(Obiettivo 1):
Secondo il testo sulla riforma della giustizia, quante leggi ha annullato la Corte Suprema israeliana e in quanti anni?
(Obiettivo 2):
Trascrivi fedelmente il passo del testo sulla riforma della giustizia che comincia con "5. Quelli che" e prosegue fino a "garantire la giustizia.".

5. Quelli che seguono sono gli aspetti più pericolosi della “riforma” della giustizia proposta dal governo. In primo luogo, auspica la politicizzazione della Commissione di Selezione dei Giudici, la cui configurazione attuale non consente ai propri membri politici di avere automaticamente la maggioranza. Questa riforma permetterebbe al governo di nominare giudici ritenuti politicamente fedeli al regime. Da un punto di vista comparatistico, questa riforma ha avuto un esito disastroso in Turchia, ed ha finito per danneggiare seriamente l’autonomia delle corti e la loro capacità di garantire la giustizia.
In secondo luogo, il governo spera di introdurre per legge una norma che permetta di vanificare il potere della Corte Suprema di dichiarare nulli i provvedimenti legislativi contrastanti con le Leggi Fondamentali. Questo potere della Corte Suprema è uno sviluppo connaturato al suo impegno per la tenuta del sistema costituzionale, e non è mai stato codificato. Il governo attuale ritiene che il potere di una corte di dichiarare incostituzionale una legge sia eccessivo e che esso rappresenti un ostacolo all’attuazione delle politiche del governo. Questo è un argomento demagogico poiché, in realtà, la Corte Suprema israeliana ha annullato un numero relativamente limitato di leggi, 22 in 75 anni! Se questa clausola diverrà legge, verrà meno il solo meccanismo di bilanciamento e controllo di costituzionalità presente nel sistema israeliano.

(Materiale):

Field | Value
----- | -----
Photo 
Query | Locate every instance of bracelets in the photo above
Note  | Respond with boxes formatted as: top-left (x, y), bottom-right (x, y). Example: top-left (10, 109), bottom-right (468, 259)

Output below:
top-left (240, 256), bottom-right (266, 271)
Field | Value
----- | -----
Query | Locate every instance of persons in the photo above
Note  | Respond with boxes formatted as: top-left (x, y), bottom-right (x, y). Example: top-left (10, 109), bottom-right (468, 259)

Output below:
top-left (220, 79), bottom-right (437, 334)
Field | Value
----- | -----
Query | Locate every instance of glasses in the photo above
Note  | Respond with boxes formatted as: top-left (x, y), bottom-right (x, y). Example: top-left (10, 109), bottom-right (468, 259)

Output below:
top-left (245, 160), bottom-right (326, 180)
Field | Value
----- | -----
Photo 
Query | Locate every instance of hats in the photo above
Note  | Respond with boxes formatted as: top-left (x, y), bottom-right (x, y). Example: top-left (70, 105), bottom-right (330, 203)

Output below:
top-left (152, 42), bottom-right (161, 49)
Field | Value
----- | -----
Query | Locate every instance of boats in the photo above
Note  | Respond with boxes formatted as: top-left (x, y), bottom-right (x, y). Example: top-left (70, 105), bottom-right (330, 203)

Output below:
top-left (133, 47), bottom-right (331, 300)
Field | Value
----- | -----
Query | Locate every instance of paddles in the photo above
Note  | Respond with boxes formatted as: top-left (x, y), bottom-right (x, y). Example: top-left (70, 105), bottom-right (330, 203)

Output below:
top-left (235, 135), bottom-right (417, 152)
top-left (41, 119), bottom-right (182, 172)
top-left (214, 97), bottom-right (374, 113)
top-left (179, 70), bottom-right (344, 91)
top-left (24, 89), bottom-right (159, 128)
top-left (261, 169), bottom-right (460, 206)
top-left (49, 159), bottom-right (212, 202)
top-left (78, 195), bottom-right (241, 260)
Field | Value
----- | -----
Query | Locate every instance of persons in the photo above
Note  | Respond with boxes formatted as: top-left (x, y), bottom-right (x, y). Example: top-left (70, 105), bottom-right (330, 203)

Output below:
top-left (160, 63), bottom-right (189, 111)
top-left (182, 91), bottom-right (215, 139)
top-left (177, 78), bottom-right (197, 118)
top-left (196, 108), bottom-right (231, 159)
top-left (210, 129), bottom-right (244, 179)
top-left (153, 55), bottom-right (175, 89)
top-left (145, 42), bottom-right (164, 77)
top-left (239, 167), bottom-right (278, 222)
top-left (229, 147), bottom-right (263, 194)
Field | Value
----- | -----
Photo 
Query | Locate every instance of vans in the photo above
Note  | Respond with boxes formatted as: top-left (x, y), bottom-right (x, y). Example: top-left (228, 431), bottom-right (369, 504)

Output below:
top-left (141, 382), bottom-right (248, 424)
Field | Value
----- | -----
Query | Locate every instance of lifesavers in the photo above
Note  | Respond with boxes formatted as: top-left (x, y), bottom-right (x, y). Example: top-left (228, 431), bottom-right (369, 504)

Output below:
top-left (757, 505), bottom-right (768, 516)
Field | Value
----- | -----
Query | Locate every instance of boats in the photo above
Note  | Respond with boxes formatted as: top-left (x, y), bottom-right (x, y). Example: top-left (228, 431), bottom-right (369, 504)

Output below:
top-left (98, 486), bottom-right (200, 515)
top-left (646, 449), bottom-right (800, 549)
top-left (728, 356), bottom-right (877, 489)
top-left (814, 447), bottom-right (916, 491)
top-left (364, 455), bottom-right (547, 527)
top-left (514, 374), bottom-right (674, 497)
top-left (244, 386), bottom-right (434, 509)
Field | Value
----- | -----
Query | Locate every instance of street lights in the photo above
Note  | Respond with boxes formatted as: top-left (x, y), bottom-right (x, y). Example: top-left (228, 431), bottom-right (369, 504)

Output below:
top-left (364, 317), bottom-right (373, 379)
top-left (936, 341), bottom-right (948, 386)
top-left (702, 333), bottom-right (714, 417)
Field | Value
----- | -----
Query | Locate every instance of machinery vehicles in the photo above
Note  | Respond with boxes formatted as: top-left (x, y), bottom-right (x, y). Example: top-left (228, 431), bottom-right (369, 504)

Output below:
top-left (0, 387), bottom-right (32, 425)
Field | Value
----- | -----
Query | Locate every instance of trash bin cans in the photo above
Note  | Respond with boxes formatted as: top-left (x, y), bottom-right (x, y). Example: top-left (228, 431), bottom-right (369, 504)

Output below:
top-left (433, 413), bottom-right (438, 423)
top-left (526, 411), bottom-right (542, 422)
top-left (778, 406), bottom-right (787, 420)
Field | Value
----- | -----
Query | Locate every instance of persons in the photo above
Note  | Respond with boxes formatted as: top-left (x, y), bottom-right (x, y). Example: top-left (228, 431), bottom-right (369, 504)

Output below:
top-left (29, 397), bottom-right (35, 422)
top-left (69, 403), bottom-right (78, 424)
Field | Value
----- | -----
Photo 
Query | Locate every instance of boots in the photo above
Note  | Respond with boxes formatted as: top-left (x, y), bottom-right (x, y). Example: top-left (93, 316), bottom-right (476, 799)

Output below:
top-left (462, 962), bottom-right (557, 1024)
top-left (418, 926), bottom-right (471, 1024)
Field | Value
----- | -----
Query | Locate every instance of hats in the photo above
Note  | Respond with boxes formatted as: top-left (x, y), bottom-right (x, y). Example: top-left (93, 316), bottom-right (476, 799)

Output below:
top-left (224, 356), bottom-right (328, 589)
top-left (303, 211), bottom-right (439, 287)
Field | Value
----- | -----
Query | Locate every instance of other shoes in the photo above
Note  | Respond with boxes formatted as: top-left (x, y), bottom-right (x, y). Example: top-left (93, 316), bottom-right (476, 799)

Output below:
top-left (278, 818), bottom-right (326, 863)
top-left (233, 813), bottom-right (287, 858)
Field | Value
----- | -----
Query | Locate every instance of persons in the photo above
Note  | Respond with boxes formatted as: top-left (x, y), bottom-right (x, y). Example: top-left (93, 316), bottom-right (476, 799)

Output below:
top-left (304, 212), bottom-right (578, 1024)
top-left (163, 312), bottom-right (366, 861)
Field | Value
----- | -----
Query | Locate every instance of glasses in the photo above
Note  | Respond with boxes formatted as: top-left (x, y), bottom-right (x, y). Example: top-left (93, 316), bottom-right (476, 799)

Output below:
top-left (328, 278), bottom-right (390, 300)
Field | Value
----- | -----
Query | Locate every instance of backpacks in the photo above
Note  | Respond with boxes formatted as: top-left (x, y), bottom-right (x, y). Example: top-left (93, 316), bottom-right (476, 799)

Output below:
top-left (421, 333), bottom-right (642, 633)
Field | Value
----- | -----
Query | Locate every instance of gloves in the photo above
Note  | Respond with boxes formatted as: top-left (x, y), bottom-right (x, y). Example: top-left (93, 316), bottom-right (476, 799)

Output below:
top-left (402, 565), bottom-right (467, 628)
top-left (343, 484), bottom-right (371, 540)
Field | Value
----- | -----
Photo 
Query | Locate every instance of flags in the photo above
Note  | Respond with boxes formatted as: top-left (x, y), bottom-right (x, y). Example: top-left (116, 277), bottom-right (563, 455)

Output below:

(Risposta svolta 1):
La Corte Suprema israeliana ha annullato 22 leggi in 75 anni.

(Risposta svolta 2):
5. Quelli che seguono sono gli aspetti più pericolosi della “riforma” della giustizia proposta dal governo. In primo luogo, auspica la politicizzazione della Commissione di Selezione dei Giudici, la cui configurazione attuale non consente ai propri membri politici di avere automaticamente la maggioranza. Questa riforma permetterebbe al governo di nominare giudici ritenuti politicamente fedeli al regime. Da un punto di vista comparatistico, questa riforma ha avuto un esito disastroso in Turchia, ed ha finito per danneggiare seriamente l’autonomia delle corti e la loro capacità di garantire la giustizia.